**TASKS AND EXERCISES**
**a)** In the forum thread about tube swapping in the Jade amplifier, return the passage from "I'm totally hooked" up to and including "NOS tubes around.".
**b)** In the forum thread about tube swapping in the Jade amplifier, what price does Hz_joe quote for the impedance converter?
**c)** Write the next part of the forum thread about tube swapping in the Jade amplifier, picking up after its final post.

**QUOTED PASSAGE**

Joe, how much for the impedance converter (with shipping)?


----------



## Skylab

As soon as I get around to it I will try a 6F8G in the Jade (using a 6SN7 adapter). That could be fun


----------



## Hz_joe

Quote:


  Originally Posted by *MLA* /img/forum/go_quote.gif 
_Joe, how much for the impedance converter (with shipping)?_

 


 US$100 - free shipping


----------



## sfmatt

Quote:


  Originally Posted by *MLA* /img/forum/go_quote.gif 
_Well, here's today's tube experiment: Brimar 6SN7GT and RFT 12AT7 with HD650. To my ears, an excellent combo! Very forward, very dynamic, very detailed. Will stick with this for a while I think!_

 

I'm totally hooked to the sound of the RFT combined with HD650. What a punch! It brings the best out of the headphones, as you said dynamic and detailed. Really has to be heard to be believed. Best of all, it's one of the cheapest NOS tubes around.

 I'm waiting for the balanced cable to arrive but other than that the RFT has cured me from upgradeitis. Not from curiosity though


----------



## oldwine

i have a question, how can i put the 6SN7 to the 6AS7 socket as installed in Jade. is it mean i need to modify it again??


----------



## MLA

Quote:


  Originally Posted by *oldwine* /img/forum/go_quote.gif 
_i have a question, how can i put the 6SN7 to the 6AS7 socket as installed in Jade. is it mean i need to modify it again??_

 

There's no need to modify! Both tubes use the same type of socket, so it's just a matter of finding a 6SN7 and plugging it in.


----------



## Skylab

The 6SN7 has the same base and pin configuration as the 6AS7. While they have very different operating points, Joe has indicated this will work OK in the Jade.


----------



## Hz_joe

Quote:


  Originally Posted by *Skylab* /img/forum/go_quote.gif 
_The 6SN7 has the same base and pin configuration as the 6AS7. While they have very different operating points, Joe has indicated this will work OK in the Jade._

 

Yes ! 6AS7 & 6SN7 seem to be working condition is so far away but occationally. In same B+ Voltage , negative bias voltage just fit. It working at around 6.5ma. It is normal working point of 6SN7. I had test wave form & distortion , It look fine when driving 300 Ohm HD600/650.

**RECORDS**
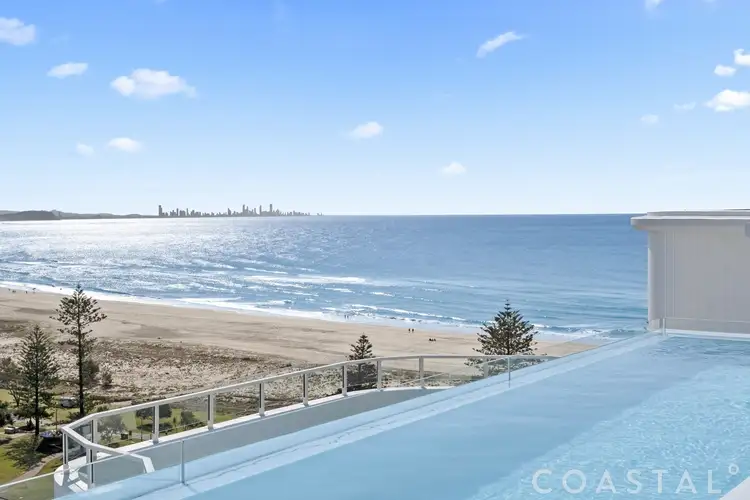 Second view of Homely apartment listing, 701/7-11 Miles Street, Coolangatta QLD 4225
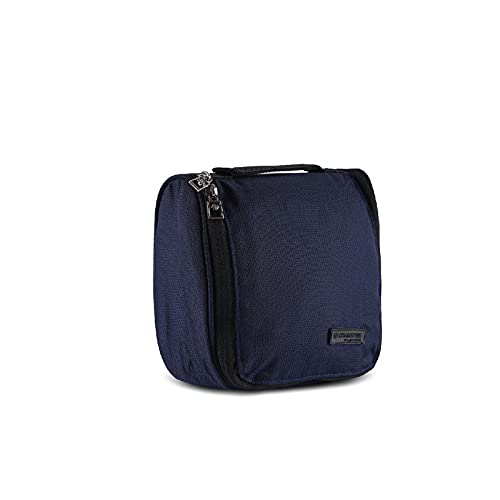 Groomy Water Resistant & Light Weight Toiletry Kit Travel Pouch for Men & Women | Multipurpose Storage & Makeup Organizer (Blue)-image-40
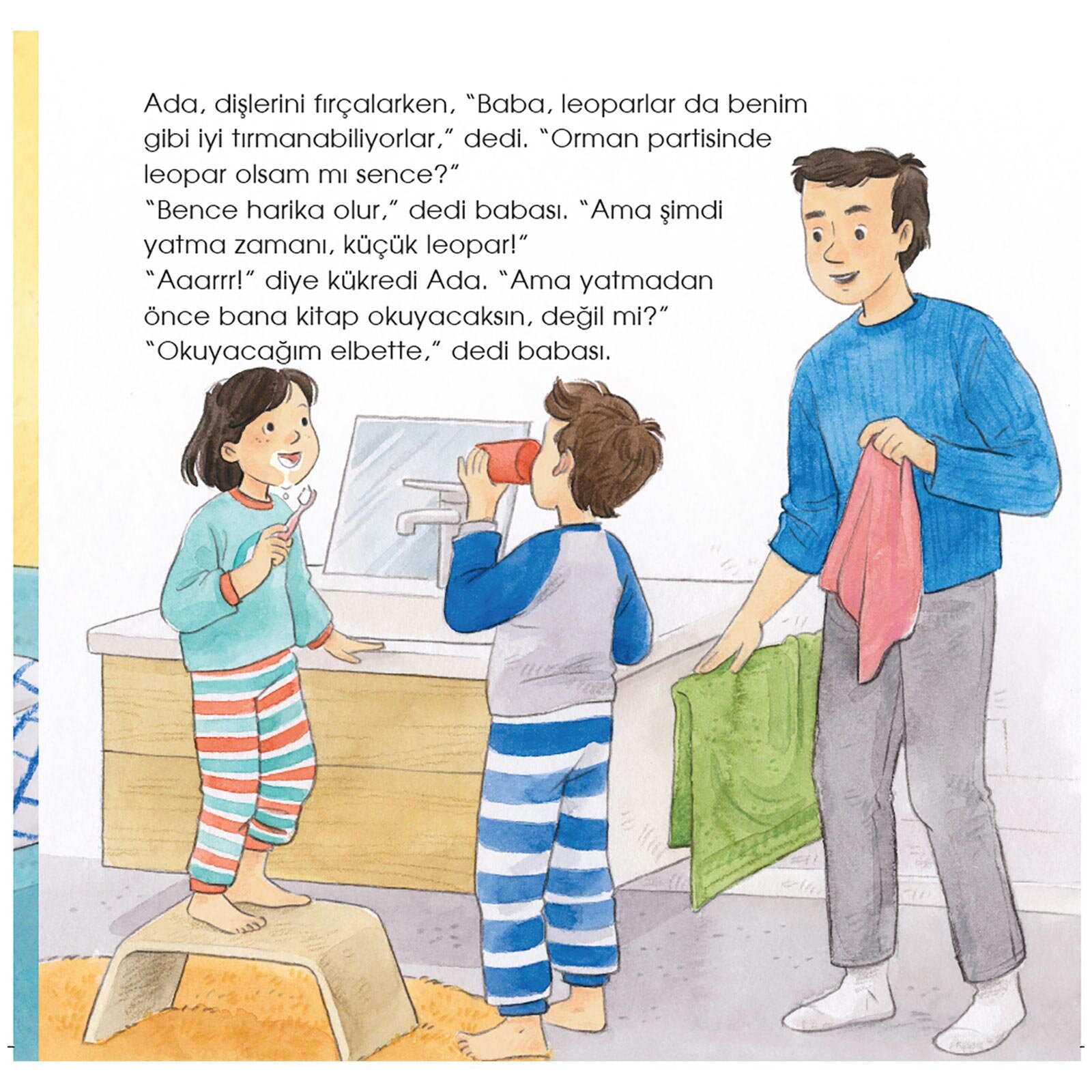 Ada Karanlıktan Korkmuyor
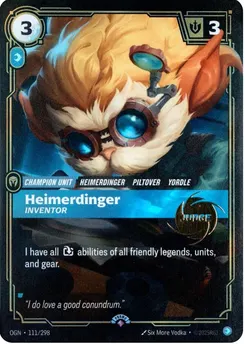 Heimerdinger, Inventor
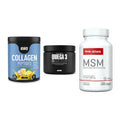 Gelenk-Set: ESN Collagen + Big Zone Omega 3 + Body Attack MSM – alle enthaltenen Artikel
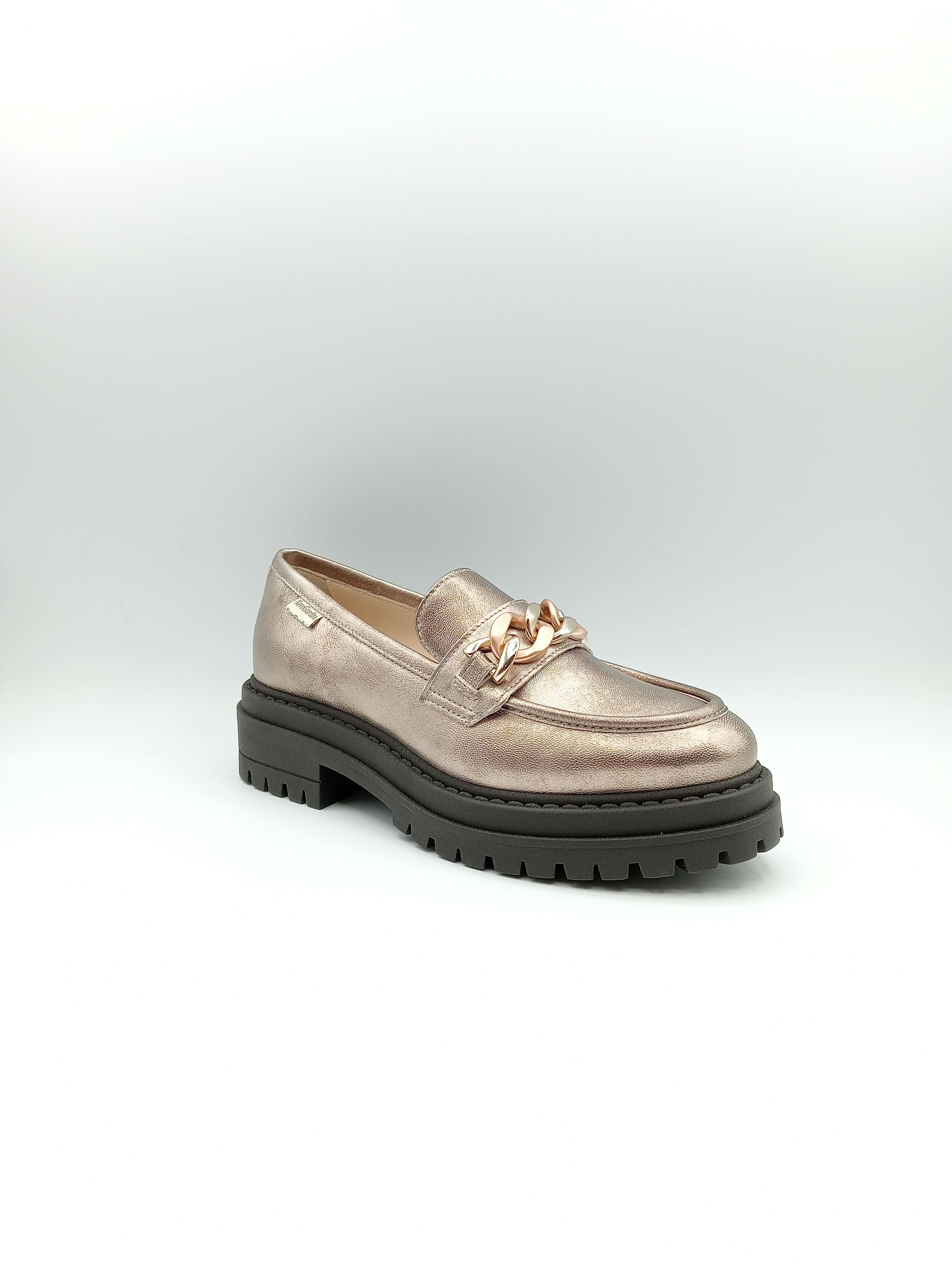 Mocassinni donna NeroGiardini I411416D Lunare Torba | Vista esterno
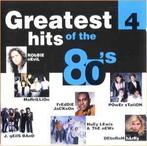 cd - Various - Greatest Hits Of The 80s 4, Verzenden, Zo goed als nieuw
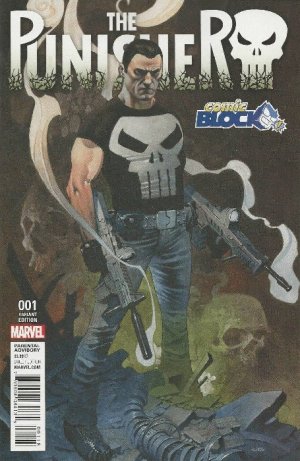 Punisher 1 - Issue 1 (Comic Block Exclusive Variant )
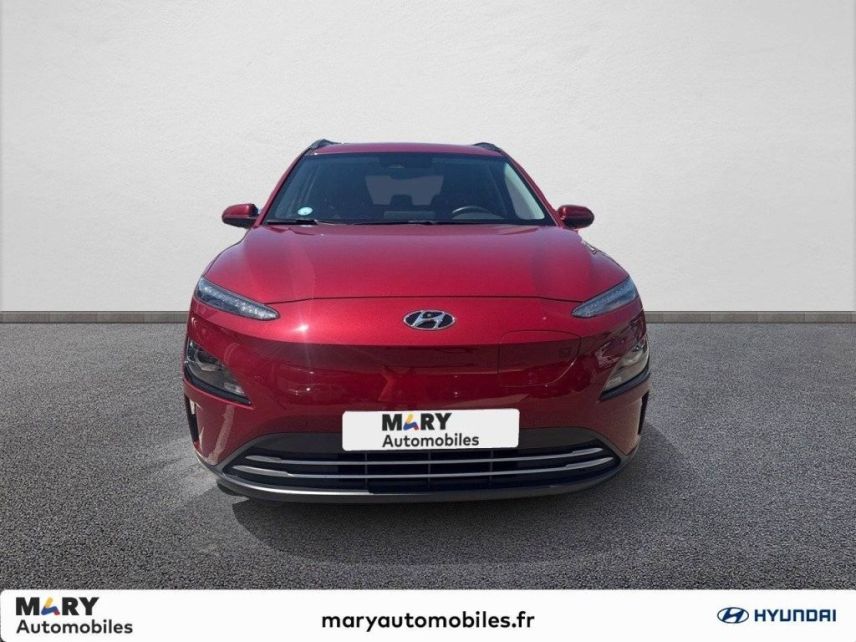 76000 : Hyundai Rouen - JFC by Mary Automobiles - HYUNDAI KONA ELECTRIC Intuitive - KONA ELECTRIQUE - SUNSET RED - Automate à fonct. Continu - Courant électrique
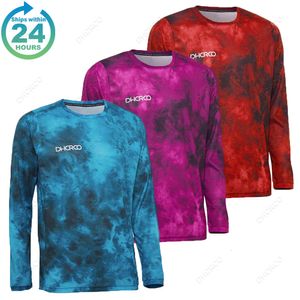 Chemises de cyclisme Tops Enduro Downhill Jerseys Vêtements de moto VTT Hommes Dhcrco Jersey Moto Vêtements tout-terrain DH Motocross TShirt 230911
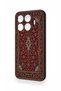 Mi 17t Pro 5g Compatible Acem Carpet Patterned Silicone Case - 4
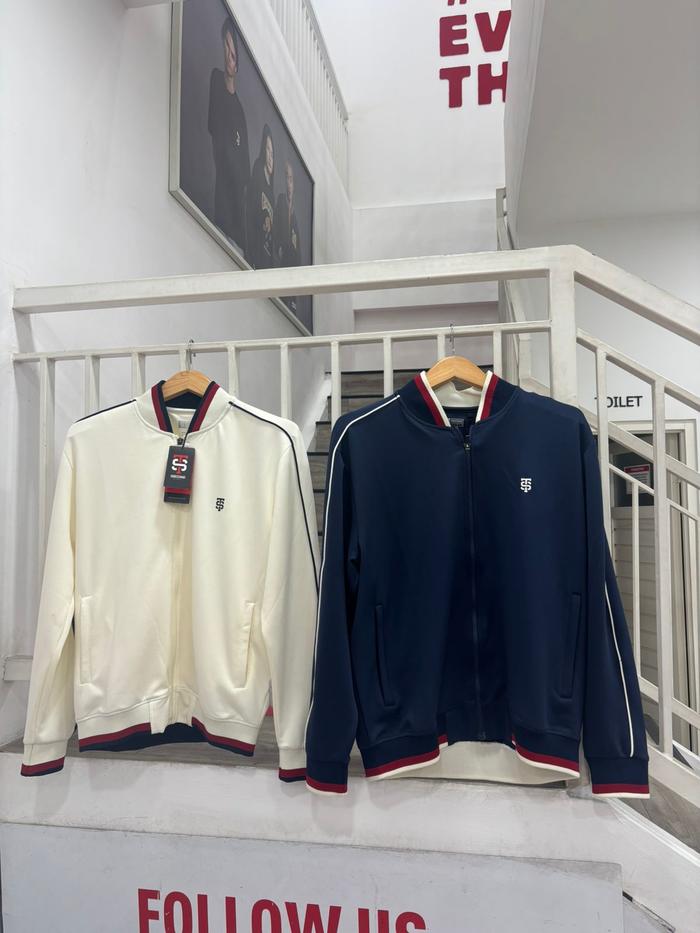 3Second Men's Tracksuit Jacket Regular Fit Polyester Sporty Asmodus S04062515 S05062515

**EXERCISE RESULTS**
**a)**
I'm totally hooked to the sound of the RFT combined with HD650. What a punch! It brings the best out of the headphones, as you said dynamic and detailed. Really has to be heard to be believed. Best of all, it's one of the cheapest NOS tubes around.

**b)** US$100, with free shipping.

**c)**
----------



## jbergan

Quote:


  Originally Posted by *sfmatt* /img/forum/go_quote.gif 
_I'm totally hooked to the sound of the RFT combined with HD650. What a punch! It brings the best out of the headphones, as you said dynamic and detailed. Really has to be heard to be believed. Best of all, it's one of the cheapest NOS tubes around.

 I'm waiting for the balanced cable to arrive but other than that the RFT has cured me from upgradeitis. Not from curiosity though 
	

	
	
		
		

		
		
	


	


_

 

I am using the RFT with the "Chatman" or whatever its called, listening with my DT880's and its very punchy and forward. I thought that is what I wanted, but it may be a bit too much for me. It does have a lot less background noise and a much larger soundstage than the mystery tube I was using before.

 I think I need some more listening time before I jump to any conclusions though.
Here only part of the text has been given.